The purchase agreement will include representations and warranties to the acquiring company by the selling shareholders regarding their shares and the condition of the target company itself (the “reps and warranties” for short). Many of the reps and warranties are considered to be standard in almost all purchase agreements, while others depend on the industry and the actual facts and circumstances of the target company. The reps and warranties are heavily negotiated because they are the primary means of allocating risk between the acquirer and the target’s selling shareholders. The reps and warranties require the target company and its shareholders to make certain factual representations about the target.
The reps and warranties are qualified by the disclosure schedules, which set forth any exceptions to the reps and warranties. The reps and warranties and the disclosure schedules work hand in hand to create a record of the selling shareholders’ statements of facts about the target company, which if untrue create liability after closing for the target shareholders under the indemnification provisions described below.

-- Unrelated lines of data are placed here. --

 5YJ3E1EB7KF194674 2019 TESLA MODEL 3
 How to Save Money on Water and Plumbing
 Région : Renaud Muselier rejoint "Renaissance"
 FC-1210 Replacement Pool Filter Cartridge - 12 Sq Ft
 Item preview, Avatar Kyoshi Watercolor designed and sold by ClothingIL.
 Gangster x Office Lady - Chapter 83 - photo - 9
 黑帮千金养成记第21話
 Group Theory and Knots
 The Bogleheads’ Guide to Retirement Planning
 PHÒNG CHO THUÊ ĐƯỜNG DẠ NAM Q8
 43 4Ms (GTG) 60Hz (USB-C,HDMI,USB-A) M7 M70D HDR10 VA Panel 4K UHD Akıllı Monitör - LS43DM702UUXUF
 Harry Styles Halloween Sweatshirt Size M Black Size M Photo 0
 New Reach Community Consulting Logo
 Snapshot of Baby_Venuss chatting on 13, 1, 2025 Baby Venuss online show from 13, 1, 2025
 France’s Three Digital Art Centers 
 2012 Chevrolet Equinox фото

For example, a common representation is “except as set forth on the Disclosure Schedules, the target company is not a party to any Litigation nor, to the target’s knowledge, are there any facts or circumstances that could reasonably be expected to result in Litigation.” If there are any facts that would make this representation untrue, those facts should be listed on the disclosure schedule so that the acquiring company is made aware of them.
From "Issues for ESOP Companies Acquiring Other ESOP Companies"
If the goal is consolidation, integration needs to move quickly. Generally, if there are going to be cost savings, if they do not show up in the first 12 to 18 months, these kinds of mergers are not likely to succeed. That means that there should be highly directive, top-down leadership. It is not a merger of equals. Ideally, a team is assigned to identify where the cost savings will come from. Of course, these strategies come at a cost—there is likely to be a significant decline in morale and possibly an increase in voluntary turnover in the target (or in a merger, the areas where the cost-cutting occurs), including key people. That can mean that any cost savings generated may be quickly overwhelmed by losses in long-term performance. This is part of why acquisitions have such a low rate of success. In the NCEO’s view, ESOP companies will generally not benefit from making these kinds of acquisitions because they will create two very different and possibly antagonistic cultures. Our experience is that ESOP acquisitions or mergers are much more common in situations where there are perceived complementarities in products, technology, or marketing, such as when one company can help expand a market, add a needed technological capacity, or diversify product lines. Most ESOP acquisitions are of the first sort. Based on a tabulation of ESOP acquisitions reported in the press over the last several years, it appears about 80% were of companies where the acquirer purchased a company doing the same thing but in a different market with a goal of expanding its operations.